Местами крупные массивы облачной мути начинают редеть и как бы раздвигаться. Между ними темнеют зияющие провалы - там видна далекая лесная глубина, и впервые рождается ощущение набранной нами огромной высоты. Становится легче идти, поднялось настроение. Тучи смещаются, сменяют друг друга, словно кто-то их месит. Вот в разрыве облаков промелькнули крохотные домики и петли реки. Это Псоу. Значит, мы идем по тыльной относительно Красной Поляны стороне Аибги, то есть еще где-то внизу мы обогнули этот хребет.
Облачное месиво уплотняется, оседает, оно уже под нами. Слева открылись крутые луговые склоны Аибги - какая она отсюда монотонная! Где ее пирамиды? Это те самые однообразные скаты, которые видны с шоссе из автобуса и с вершины Монашки, когда смотришь в торец хребту.
Облака прижимаются все ниже, и вдруг над ними возникает дивно вознесенная, царящая над миром раздвоенная вершина. Ее склонов, предгорий, корней не видно. Она одна в небе над серо-белым морем ворочающихся облаков, как ковчег над потопом, как божество! Это Ахаг, видный и с Ачишхо. Как он здесь приблизился, как вырос!
Картины меняются со сказочной быстротой. На самой оборудованной сцене не сумели бы так быстро сдвигать декорации. Облака опускаются, тело Ахага растет, это уже шатер, а вот и целый хребет Кацирха, над которым он гордо вознес голову. А за Ахагом граненая Арабика, несравненно более близкая, чем при взгляде с Ачишхо. Грозные, нагроможденные "Гагринские Альпы"...

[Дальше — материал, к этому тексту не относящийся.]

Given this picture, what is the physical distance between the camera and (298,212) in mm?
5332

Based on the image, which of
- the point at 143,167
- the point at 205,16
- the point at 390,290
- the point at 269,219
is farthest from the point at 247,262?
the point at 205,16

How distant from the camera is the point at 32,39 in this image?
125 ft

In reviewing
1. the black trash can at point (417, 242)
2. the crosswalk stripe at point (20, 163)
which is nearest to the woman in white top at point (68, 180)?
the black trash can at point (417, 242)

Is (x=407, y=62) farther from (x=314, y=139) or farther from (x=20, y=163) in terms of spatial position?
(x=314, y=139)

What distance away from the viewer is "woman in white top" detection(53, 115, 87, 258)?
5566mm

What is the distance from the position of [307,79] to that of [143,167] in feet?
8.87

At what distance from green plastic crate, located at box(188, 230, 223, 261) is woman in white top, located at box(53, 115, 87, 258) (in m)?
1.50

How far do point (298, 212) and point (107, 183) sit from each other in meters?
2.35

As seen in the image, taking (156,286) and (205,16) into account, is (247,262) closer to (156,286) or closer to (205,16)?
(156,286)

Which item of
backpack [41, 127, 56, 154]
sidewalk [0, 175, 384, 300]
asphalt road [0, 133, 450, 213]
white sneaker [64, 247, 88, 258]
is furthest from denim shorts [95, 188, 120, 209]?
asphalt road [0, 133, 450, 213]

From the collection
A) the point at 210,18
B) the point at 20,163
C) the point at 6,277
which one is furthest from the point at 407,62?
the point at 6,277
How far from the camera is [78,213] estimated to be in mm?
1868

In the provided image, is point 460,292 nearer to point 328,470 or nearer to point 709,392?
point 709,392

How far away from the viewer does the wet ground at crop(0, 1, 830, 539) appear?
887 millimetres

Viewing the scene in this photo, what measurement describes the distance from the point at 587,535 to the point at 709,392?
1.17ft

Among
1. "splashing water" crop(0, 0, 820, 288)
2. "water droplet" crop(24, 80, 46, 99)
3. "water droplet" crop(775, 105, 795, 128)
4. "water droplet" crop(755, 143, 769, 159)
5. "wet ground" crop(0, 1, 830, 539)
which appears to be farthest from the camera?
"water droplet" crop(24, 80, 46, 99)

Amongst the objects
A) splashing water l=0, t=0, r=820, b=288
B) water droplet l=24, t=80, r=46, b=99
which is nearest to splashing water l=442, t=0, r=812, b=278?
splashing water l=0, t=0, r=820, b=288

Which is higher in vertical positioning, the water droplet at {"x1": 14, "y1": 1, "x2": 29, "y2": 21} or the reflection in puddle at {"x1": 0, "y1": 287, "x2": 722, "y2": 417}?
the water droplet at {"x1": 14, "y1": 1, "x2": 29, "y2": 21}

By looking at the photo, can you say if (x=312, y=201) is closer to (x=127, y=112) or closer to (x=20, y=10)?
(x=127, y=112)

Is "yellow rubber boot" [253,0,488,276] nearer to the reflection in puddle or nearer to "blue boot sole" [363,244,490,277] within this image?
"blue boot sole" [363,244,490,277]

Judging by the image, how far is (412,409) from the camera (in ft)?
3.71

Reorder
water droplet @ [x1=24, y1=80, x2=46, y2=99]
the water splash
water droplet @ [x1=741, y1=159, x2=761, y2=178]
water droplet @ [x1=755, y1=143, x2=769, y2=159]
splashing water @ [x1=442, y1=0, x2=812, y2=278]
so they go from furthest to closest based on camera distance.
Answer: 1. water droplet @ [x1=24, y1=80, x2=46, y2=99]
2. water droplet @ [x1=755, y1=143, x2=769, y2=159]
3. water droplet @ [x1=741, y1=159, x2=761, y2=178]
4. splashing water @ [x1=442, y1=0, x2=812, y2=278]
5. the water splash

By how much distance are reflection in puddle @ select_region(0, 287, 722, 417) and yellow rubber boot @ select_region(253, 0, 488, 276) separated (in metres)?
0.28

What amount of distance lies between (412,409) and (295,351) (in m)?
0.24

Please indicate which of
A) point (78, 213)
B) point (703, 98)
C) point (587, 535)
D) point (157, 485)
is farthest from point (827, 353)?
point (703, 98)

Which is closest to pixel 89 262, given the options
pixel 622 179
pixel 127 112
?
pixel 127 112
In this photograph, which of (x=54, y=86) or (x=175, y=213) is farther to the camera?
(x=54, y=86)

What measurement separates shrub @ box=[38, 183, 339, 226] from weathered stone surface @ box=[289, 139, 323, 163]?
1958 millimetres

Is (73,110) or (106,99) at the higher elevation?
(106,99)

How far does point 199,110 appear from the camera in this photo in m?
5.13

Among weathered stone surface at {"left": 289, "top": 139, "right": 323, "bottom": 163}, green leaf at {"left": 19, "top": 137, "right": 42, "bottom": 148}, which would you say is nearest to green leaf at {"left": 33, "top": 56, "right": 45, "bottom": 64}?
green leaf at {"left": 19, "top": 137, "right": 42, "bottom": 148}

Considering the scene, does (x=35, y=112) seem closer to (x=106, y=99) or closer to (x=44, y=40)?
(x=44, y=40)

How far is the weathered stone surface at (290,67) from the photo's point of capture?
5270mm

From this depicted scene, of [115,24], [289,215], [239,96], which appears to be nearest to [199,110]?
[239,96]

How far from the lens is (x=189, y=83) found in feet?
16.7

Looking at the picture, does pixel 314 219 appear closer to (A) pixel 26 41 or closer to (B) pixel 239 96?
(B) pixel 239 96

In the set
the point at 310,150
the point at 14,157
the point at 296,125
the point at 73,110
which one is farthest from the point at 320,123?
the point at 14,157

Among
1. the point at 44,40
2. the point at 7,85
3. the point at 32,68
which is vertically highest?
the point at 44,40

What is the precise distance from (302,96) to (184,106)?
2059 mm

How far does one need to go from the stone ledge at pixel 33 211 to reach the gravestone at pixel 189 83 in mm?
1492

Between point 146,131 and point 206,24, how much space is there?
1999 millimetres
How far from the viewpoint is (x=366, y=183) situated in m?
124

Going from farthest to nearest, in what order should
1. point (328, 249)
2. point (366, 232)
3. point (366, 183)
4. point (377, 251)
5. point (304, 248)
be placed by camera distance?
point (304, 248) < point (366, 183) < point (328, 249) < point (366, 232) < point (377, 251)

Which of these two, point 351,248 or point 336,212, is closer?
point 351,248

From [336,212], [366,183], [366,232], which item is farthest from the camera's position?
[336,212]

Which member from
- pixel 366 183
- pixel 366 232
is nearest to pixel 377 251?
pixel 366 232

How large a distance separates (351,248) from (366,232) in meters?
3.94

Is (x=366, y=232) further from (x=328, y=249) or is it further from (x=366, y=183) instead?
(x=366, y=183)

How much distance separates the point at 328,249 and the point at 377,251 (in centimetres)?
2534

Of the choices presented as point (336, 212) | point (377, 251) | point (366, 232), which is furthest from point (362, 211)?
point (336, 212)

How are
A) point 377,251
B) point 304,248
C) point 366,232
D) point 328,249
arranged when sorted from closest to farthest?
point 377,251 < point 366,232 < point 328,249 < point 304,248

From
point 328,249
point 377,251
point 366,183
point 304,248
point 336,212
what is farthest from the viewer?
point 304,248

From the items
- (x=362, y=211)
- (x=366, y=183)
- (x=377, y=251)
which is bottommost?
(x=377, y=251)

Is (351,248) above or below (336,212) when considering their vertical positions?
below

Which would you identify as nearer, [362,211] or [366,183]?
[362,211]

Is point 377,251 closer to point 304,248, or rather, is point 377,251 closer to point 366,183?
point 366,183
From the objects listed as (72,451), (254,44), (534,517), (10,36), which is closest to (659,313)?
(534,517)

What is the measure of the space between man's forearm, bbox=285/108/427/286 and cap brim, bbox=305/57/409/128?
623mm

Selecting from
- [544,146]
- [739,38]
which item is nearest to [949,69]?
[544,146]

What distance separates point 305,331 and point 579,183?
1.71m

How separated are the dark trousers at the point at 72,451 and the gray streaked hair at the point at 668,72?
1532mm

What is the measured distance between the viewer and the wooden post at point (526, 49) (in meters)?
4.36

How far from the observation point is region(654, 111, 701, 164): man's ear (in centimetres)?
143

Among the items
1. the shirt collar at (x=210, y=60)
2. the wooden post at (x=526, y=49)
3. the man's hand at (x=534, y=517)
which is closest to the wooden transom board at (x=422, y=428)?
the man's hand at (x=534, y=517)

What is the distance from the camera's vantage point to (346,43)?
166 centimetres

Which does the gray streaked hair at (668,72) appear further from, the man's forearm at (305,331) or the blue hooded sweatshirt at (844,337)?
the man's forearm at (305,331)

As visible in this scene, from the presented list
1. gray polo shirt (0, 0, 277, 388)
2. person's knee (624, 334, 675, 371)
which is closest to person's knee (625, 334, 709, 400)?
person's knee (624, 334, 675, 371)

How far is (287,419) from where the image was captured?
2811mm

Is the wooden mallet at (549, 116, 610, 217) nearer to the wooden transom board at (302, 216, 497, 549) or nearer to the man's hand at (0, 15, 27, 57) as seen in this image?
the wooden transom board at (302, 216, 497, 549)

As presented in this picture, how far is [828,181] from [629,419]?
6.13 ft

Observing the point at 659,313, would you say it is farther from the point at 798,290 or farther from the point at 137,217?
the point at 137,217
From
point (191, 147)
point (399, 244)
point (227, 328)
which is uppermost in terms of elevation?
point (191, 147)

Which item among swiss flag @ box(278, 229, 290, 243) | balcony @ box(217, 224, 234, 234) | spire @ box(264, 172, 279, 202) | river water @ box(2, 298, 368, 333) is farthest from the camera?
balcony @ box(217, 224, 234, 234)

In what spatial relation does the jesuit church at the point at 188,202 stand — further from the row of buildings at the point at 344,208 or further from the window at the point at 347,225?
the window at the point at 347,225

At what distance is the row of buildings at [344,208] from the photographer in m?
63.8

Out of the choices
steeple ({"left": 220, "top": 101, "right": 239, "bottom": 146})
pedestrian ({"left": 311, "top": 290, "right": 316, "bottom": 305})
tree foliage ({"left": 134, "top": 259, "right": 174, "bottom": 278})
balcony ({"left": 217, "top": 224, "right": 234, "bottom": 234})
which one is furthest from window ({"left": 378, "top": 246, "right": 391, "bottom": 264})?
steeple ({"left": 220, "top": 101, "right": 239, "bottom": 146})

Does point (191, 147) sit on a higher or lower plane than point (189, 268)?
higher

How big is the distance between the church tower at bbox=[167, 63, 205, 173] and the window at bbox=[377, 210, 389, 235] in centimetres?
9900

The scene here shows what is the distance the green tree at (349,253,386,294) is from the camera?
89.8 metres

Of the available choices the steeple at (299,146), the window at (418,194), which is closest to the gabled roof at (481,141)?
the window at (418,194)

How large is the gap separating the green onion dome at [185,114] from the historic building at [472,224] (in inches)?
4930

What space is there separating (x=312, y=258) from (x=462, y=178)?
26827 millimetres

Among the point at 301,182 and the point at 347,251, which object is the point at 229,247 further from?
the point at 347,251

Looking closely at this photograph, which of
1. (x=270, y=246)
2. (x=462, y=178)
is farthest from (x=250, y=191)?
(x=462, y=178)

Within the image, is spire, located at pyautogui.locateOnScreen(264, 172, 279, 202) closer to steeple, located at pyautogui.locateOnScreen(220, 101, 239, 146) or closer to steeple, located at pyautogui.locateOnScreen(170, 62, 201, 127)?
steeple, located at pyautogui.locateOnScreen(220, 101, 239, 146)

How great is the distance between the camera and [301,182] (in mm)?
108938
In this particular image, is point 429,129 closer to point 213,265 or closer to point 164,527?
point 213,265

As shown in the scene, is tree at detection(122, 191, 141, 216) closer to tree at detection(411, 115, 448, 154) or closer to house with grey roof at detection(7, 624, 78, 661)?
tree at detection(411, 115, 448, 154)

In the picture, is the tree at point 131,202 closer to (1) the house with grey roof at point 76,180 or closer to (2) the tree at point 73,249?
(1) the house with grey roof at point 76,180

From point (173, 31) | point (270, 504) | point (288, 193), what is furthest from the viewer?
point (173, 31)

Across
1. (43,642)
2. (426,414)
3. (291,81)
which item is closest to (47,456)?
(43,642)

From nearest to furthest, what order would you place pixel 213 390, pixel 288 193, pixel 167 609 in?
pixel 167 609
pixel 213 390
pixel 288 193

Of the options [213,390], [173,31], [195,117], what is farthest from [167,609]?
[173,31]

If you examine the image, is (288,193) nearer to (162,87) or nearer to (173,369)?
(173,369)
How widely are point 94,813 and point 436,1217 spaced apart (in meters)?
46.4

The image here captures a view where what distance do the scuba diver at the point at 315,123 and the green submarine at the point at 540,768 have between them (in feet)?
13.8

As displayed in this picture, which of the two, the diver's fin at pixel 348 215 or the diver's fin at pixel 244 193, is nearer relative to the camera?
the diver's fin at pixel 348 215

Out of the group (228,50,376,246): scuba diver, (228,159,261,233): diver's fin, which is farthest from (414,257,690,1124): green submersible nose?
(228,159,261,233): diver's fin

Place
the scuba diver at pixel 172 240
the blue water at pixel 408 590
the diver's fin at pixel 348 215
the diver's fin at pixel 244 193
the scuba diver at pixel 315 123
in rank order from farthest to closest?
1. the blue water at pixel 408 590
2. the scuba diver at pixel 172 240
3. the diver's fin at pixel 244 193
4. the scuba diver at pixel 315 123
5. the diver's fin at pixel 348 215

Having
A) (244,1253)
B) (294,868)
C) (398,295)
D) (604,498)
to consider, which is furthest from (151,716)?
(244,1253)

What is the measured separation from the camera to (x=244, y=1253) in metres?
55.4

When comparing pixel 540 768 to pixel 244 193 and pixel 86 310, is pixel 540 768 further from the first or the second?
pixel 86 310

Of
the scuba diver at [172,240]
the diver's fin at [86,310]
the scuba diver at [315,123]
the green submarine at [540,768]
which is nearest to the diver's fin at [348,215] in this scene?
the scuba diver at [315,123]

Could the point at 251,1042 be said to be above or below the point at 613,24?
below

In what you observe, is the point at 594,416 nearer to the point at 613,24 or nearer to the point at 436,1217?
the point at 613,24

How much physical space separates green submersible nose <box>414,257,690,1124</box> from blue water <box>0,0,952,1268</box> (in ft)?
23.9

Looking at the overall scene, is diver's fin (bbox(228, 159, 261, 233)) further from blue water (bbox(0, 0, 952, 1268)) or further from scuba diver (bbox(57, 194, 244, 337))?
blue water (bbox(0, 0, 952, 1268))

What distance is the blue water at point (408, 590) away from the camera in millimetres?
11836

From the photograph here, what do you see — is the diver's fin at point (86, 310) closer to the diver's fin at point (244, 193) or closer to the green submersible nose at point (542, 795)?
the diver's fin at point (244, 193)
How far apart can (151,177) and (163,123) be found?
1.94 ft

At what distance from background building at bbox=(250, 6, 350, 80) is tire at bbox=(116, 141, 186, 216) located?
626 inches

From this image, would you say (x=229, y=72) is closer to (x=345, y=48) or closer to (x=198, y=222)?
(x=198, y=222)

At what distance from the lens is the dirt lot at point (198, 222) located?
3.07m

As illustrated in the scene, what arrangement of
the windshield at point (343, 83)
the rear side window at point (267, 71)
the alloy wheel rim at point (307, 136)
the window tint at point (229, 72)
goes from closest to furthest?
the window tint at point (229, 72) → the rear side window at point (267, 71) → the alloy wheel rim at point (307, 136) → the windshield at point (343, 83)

Шагаем бодро, возбужденные открывшимся величием. Вечернее солнце обострило тени, окрасило вершины в розоватые тона. Даже Тонночка примолкла, то ли деморализованная нападением пса, то ли под впечатлением развернувшихся картин.
Слева остался поселок Вторых балаганов. Тропа берет правее к следующей группе хибарок, расположенной на мысовидном отроге. У этих, по названию Третьих балаганов на нас опять устремляются огромные злые собаки, каждая с хорошего теленка. Кричу группе: - Стойте! Ни с места!
Мы безоружны - палок и альпенштоков я никогда не брал и туристам не советовал.
Пока четыре пса атаковывали меня с фронта, стоять на месте было избавлением. Но вот они начинают окружать нас. Не понимая, что делаю, размахиваю руками и с громкий криком "Пошли вон сейчас же"! бросаюсь вперед на псов. Собаки, словно почувствовав хозяйский окрик, поджали хвосты и растерянно ретировались - куда девалось их львиное величие? Минуты через две они возобновили атаку, но были вторично отброшены моим окриком, а тут уже появились и спасители - пастухи из балаганов, укротившие своих стражей.